Justo en ese momento me sentí como en uno de los pasajes bíblicos del Éxodo; cuando Josué llega al Monte Sinaí y una voz (Dios) le pide que se quite las sandalias de los pies. Algo así como: “(…) entonces Julieta del ejército de los adictos dijo a Bicky: ‘Quítate el cubrebocas, porque el lugar donde estás es maldito. Y así lo hizo la Bicky’ (…)”

Me quité el cubrebocas, un hombre abrió una puerta de plástico y entonces estaba en un puesto de drogas. En su interior había pequeñas mesas y grandes bolsas de plástico que contenían cientos de papelitos blancos. Los vendedores le venían manejando lo que viene siendo: pipas de cristal, marihuana, piedra y cocaína. Los hombres detrás de las mesitas ofrecían deliberadamente sus productos.

—¡Aquí de todo, mi madre! ¿Qué vas a llevar, mi reina?

—No manito, yo puro Marlboro Rubí,  le contesté sin pensarlo.

Del puesto entraban y salían adolescentes, adultos, ancianos, trabajadoras sexuales, drogadictos, personas en situación de calle y yo; una doctorante de cajetilla que andaba hurgando en vidas ajenas, buscando un “no sé qué”, para inmortalizar el estigma del prójimo en un escrito de tesis académica que, probablemente, nunca será leída. 
La transacción de Julieta duró menos de un minuto, tiempo suficiente para deleitarme con la comuna piedroza de esta ciudad, las cuales defino como: víctimas colaterales.

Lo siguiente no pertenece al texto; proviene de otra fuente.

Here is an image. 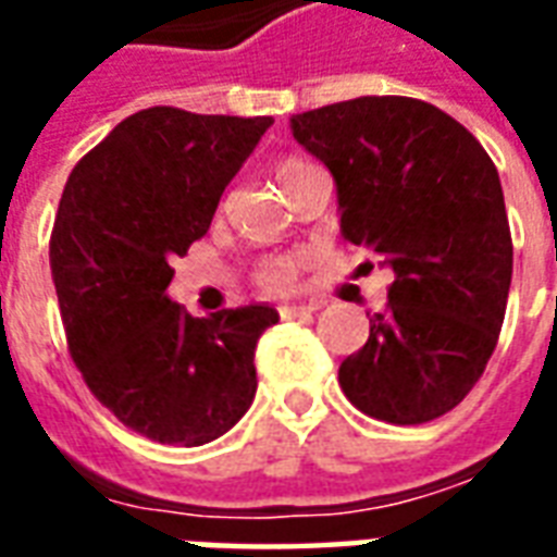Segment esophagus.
<instances>
[{
    "label": "esophagus",
    "mask_w": 557,
    "mask_h": 557,
    "mask_svg": "<svg viewBox=\"0 0 557 557\" xmlns=\"http://www.w3.org/2000/svg\"><path fill=\"white\" fill-rule=\"evenodd\" d=\"M315 310H319L315 304H286V307H280V315L283 319H301V315H310Z\"/></svg>",
    "instance_id": "esophagus-1"
}]
</instances>
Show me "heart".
<instances>
[{
    "label": "heart",
    "instance_id": "b5f03b06",
    "mask_svg": "<svg viewBox=\"0 0 557 557\" xmlns=\"http://www.w3.org/2000/svg\"><path fill=\"white\" fill-rule=\"evenodd\" d=\"M304 166H310V163H304V160H283V163H277V182L286 187V184L298 175V172L304 170ZM301 265L304 259L301 256H271V259H265L262 265H259V283L262 286H268V289H292L295 283H298V274H301Z\"/></svg>",
    "mask_w": 557,
    "mask_h": 557
}]
</instances>
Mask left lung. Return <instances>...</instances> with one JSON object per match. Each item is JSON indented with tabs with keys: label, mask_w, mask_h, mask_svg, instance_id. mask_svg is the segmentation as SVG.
<instances>
[{
	"label": "left lung",
	"mask_w": 557,
	"mask_h": 557,
	"mask_svg": "<svg viewBox=\"0 0 557 557\" xmlns=\"http://www.w3.org/2000/svg\"><path fill=\"white\" fill-rule=\"evenodd\" d=\"M337 182L339 230L394 283L370 337L339 363L355 409L426 423L456 409L502 334L513 242L498 170L456 119L418 98L367 95L292 115Z\"/></svg>",
	"instance_id": "1"
}]
</instances>
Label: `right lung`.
Segmentation results:
<instances>
[{"instance_id":"right-lung-1","label":"right lung","mask_w":557,"mask_h":557,"mask_svg":"<svg viewBox=\"0 0 557 557\" xmlns=\"http://www.w3.org/2000/svg\"><path fill=\"white\" fill-rule=\"evenodd\" d=\"M271 125L148 107L79 160L59 199L50 268L71 358L98 403L151 442H214L256 397V343L277 310L194 319L166 289Z\"/></svg>"}]
</instances>
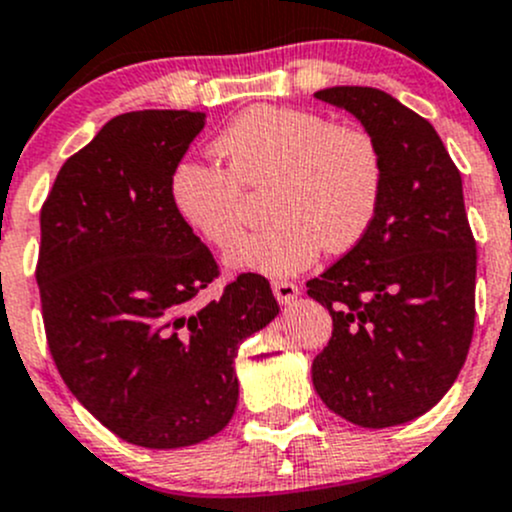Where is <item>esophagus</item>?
Wrapping results in <instances>:
<instances>
[{"instance_id":"esophagus-1","label":"esophagus","mask_w":512,"mask_h":512,"mask_svg":"<svg viewBox=\"0 0 512 512\" xmlns=\"http://www.w3.org/2000/svg\"><path fill=\"white\" fill-rule=\"evenodd\" d=\"M272 292H275L277 302L280 304H289L292 299H297L299 294V287L294 285V282H272Z\"/></svg>"}]
</instances>
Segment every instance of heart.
Segmentation results:
<instances>
[{"label":"heart","instance_id":"1","mask_svg":"<svg viewBox=\"0 0 512 512\" xmlns=\"http://www.w3.org/2000/svg\"><path fill=\"white\" fill-rule=\"evenodd\" d=\"M213 151L227 168L180 160L168 198L195 237L227 250L240 235L242 188L270 185L267 218L275 223L232 247V270L297 275L322 247L339 255L359 245L379 215L386 158L364 126L304 108L252 106L218 133Z\"/></svg>","mask_w":512,"mask_h":512}]
</instances>
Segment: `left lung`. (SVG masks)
Here are the masks:
<instances>
[{
    "instance_id": "obj_1",
    "label": "left lung",
    "mask_w": 512,
    "mask_h": 512,
    "mask_svg": "<svg viewBox=\"0 0 512 512\" xmlns=\"http://www.w3.org/2000/svg\"><path fill=\"white\" fill-rule=\"evenodd\" d=\"M314 96L374 133L386 185L369 235L307 282L334 324L312 381L319 399L356 426H396L443 399L471 347L476 240L461 173L436 128L394 96L369 86Z\"/></svg>"
}]
</instances>
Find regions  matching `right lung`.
<instances>
[{
	"instance_id": "right-lung-1",
	"label": "right lung",
	"mask_w": 512,
	"mask_h": 512,
	"mask_svg": "<svg viewBox=\"0 0 512 512\" xmlns=\"http://www.w3.org/2000/svg\"><path fill=\"white\" fill-rule=\"evenodd\" d=\"M203 126L198 111L121 113L61 165L41 205L36 282L56 369L108 431L146 448L223 431L237 349L280 312L252 272L198 304L220 267L168 183Z\"/></svg>"
}]
</instances>
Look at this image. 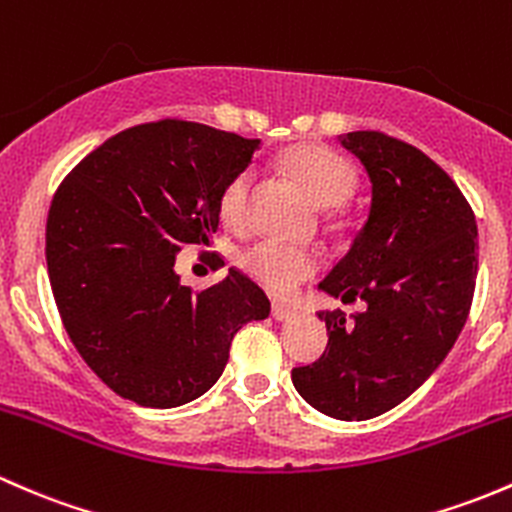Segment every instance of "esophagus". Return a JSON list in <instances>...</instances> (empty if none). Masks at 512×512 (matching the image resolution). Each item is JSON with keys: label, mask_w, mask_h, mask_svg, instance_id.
<instances>
[{"label": "esophagus", "mask_w": 512, "mask_h": 512, "mask_svg": "<svg viewBox=\"0 0 512 512\" xmlns=\"http://www.w3.org/2000/svg\"><path fill=\"white\" fill-rule=\"evenodd\" d=\"M271 315L278 320V323H286V320L295 318V310L286 308V305H281V303H273L271 305Z\"/></svg>", "instance_id": "1"}]
</instances>
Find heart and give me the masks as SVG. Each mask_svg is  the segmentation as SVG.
Instances as JSON below:
<instances>
[{"mask_svg":"<svg viewBox=\"0 0 512 512\" xmlns=\"http://www.w3.org/2000/svg\"><path fill=\"white\" fill-rule=\"evenodd\" d=\"M283 167L298 179L300 187L320 207H340L357 187V170L328 147L303 145L286 152ZM254 170L241 167L229 177L219 194V214L234 229H244L251 217ZM323 266L318 251L298 249L276 239H261L241 254V268L273 295H288Z\"/></svg>","mask_w":512,"mask_h":512,"instance_id":"b5f03b06","label":"heart"}]
</instances>
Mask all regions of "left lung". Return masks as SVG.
Listing matches in <instances>:
<instances>
[{"label":"left lung","instance_id":"8db88e82","mask_svg":"<svg viewBox=\"0 0 512 512\" xmlns=\"http://www.w3.org/2000/svg\"><path fill=\"white\" fill-rule=\"evenodd\" d=\"M372 182L370 217L320 283L367 310H323L328 347L293 367L300 397L342 421L397 407L444 362L466 325L478 273V229L456 182L421 150L379 130L340 135Z\"/></svg>","mask_w":512,"mask_h":512}]
</instances>
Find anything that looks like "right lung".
Wrapping results in <instances>:
<instances>
[{
	"label": "right lung",
	"mask_w": 512,
	"mask_h": 512,
	"mask_svg": "<svg viewBox=\"0 0 512 512\" xmlns=\"http://www.w3.org/2000/svg\"><path fill=\"white\" fill-rule=\"evenodd\" d=\"M261 140L165 118L123 130L63 179L46 219V266L63 328L123 399L170 409L202 397L234 335L271 313L236 268L192 291L175 273L184 244H209L219 194Z\"/></svg>",
	"instance_id": "obj_1"
}]
</instances>
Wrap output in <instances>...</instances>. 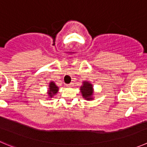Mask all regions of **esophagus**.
Masks as SVG:
<instances>
[{"instance_id": "esophagus-1", "label": "esophagus", "mask_w": 147, "mask_h": 147, "mask_svg": "<svg viewBox=\"0 0 147 147\" xmlns=\"http://www.w3.org/2000/svg\"><path fill=\"white\" fill-rule=\"evenodd\" d=\"M72 86H73V83H70L69 84H67V87H72Z\"/></svg>"}]
</instances>
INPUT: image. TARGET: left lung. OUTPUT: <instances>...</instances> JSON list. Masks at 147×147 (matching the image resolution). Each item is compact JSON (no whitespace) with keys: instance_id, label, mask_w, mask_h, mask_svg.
<instances>
[{"instance_id":"8db88e82","label":"left lung","mask_w":147,"mask_h":147,"mask_svg":"<svg viewBox=\"0 0 147 147\" xmlns=\"http://www.w3.org/2000/svg\"><path fill=\"white\" fill-rule=\"evenodd\" d=\"M82 96L86 100H93L94 88L92 83L88 81H83V85L80 88Z\"/></svg>"}]
</instances>
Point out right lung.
Returning <instances> with one entry per match:
<instances>
[{"mask_svg":"<svg viewBox=\"0 0 147 147\" xmlns=\"http://www.w3.org/2000/svg\"><path fill=\"white\" fill-rule=\"evenodd\" d=\"M58 92H59V87L55 85V83L54 82H51L50 84H49V89L48 92H47L48 96L51 98H52L55 94H57Z\"/></svg>","mask_w":147,"mask_h":147,"instance_id":"add662e5","label":"right lung"}]
</instances>
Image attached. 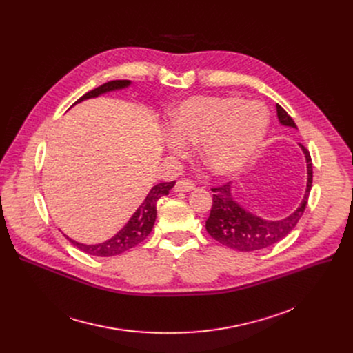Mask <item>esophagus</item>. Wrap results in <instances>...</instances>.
I'll return each mask as SVG.
<instances>
[{"label":"esophagus","instance_id":"34e87169","mask_svg":"<svg viewBox=\"0 0 353 353\" xmlns=\"http://www.w3.org/2000/svg\"><path fill=\"white\" fill-rule=\"evenodd\" d=\"M194 188H195V185H194V183L191 180H180L174 185V191L176 192H188V191H191Z\"/></svg>","mask_w":353,"mask_h":353}]
</instances>
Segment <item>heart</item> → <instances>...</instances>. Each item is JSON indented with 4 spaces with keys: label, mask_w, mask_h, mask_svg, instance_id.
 <instances>
[{
    "label": "heart",
    "mask_w": 353,
    "mask_h": 353,
    "mask_svg": "<svg viewBox=\"0 0 353 353\" xmlns=\"http://www.w3.org/2000/svg\"><path fill=\"white\" fill-rule=\"evenodd\" d=\"M268 125L270 113L263 103H245L240 97L192 96L172 110V135L166 146L181 157L187 152L185 143H201L204 165L218 176H229L256 154Z\"/></svg>",
    "instance_id": "1"
}]
</instances>
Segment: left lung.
<instances>
[{
    "label": "left lung",
    "instance_id": "1",
    "mask_svg": "<svg viewBox=\"0 0 353 353\" xmlns=\"http://www.w3.org/2000/svg\"><path fill=\"white\" fill-rule=\"evenodd\" d=\"M276 114L282 125L297 128L292 117L279 105H276ZM299 146L303 150L307 162V187L299 208L289 216L279 221L263 219L244 210L237 203L232 195L229 181L223 185L211 188L214 191L212 208L210 218L205 222L207 232L211 234V237H214L216 241L226 247L244 251L245 253V251L267 248L290 233V230L296 226L306 210L313 183V166L310 152L301 143H299Z\"/></svg>",
    "mask_w": 353,
    "mask_h": 353
}]
</instances>
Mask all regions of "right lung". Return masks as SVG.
<instances>
[{
  "label": "right lung",
  "instance_id": "right-lung-1",
  "mask_svg": "<svg viewBox=\"0 0 353 353\" xmlns=\"http://www.w3.org/2000/svg\"><path fill=\"white\" fill-rule=\"evenodd\" d=\"M131 81L123 79V81H110L108 83L100 85L99 88H94L93 90L85 93L82 97H79L77 103L82 102V100L90 99V97H97L103 93L112 92V90H119V89H124L127 86H130ZM176 181H170V183H159L157 185H154L150 188L149 194L146 195V198L143 199V203L139 205V208L134 212V215L130 218V221L125 223V226L117 233L114 234L112 239L99 243V244H82L78 243L72 239H70L67 234H64L70 243H72L77 248H79L81 251L86 254L94 256V257H113V256H119L124 251L138 245L139 243H142L146 236L150 233L154 228L155 219H157V203L158 199L163 195H168L169 191L172 190V187L174 185Z\"/></svg>",
  "mask_w": 353,
  "mask_h": 353
}]
</instances>
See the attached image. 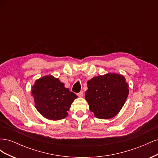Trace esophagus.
Masks as SVG:
<instances>
[{
  "instance_id": "1",
  "label": "esophagus",
  "mask_w": 158,
  "mask_h": 158,
  "mask_svg": "<svg viewBox=\"0 0 158 158\" xmlns=\"http://www.w3.org/2000/svg\"><path fill=\"white\" fill-rule=\"evenodd\" d=\"M83 95H84V93H83V92H80V93H78V96L79 98H82V97H83Z\"/></svg>"
}]
</instances>
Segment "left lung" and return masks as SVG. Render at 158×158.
Instances as JSON below:
<instances>
[{
    "label": "left lung",
    "mask_w": 158,
    "mask_h": 158,
    "mask_svg": "<svg viewBox=\"0 0 158 158\" xmlns=\"http://www.w3.org/2000/svg\"><path fill=\"white\" fill-rule=\"evenodd\" d=\"M85 98L90 111L101 119H109L121 111L129 93L125 76L107 73L92 78L87 82Z\"/></svg>",
    "instance_id": "obj_1"
}]
</instances>
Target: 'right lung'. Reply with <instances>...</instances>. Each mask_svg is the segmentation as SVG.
Masks as SVG:
<instances>
[{"label":"right lung","instance_id":"obj_1","mask_svg":"<svg viewBox=\"0 0 158 158\" xmlns=\"http://www.w3.org/2000/svg\"><path fill=\"white\" fill-rule=\"evenodd\" d=\"M31 95L37 111L43 117L52 121L67 117L71 104L78 98L52 75L37 79L31 87Z\"/></svg>","mask_w":158,"mask_h":158}]
</instances>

Caminamos de nuevo a la funeraria. Tan sólo a unas cuadras, mi amiga trans sacó su pipa de cristal y fumó su piedra. Por un instante su mirada se perdió en la oscuridad del parque y con un gritó agudo berreó:

—¡Hermana! ¡Esto es maravilloso! ¡Este será nuestro secreto!

—Pinche Julieta, tú ya te drogaste a toda madre y yo nomás tengo miedo—, respondí como acto de catarsis. 

—¡Jajaja! Tú me encantas, Bicky. ¡Vos me fascinas!

Cuando caminaba con la pinche Julieta con dirección a la funeraria,  podía ver el Palacio Legislativo. No concebía que, alrededor del recinto en donde se discute la aprobación de leyes en beneficio de todo el país, había decenas de puestos de drogas en vía pública. Que a unas cuadras de la Cámara de Diputados exista -paradójicamente- un lugar sin leyes. 

La pandilla chilanga sabe que aquel puesto no es el único en la zona. Existen vecindades completas que se dedican a la compra y venta de estos productos. Afortunadamente, fue la seguridad y el fulgor de Julieta lo que hizo de aquel “tour” un suceso inolvidable. También me hizo reconocer que, de esa segmentación del espacio en la Ciudad de México en donde habita Dios, el Estado, los ricos, los pobres y los marginados, hay quienes nos hacemos pasar por intelectuales que reinterpretan y escriben sobre los otros porque nos resistimos a ser parte de esa población sobrante, porque nos avergonzamos y tenemos miedo de reconocer nuestra marginalidad. 

Como buena católica supersticiosa llegué a tirar mis calzones, sin duda una prenda de mala fortuna para la vida de ésta, su humilde pseudo-antropóloga.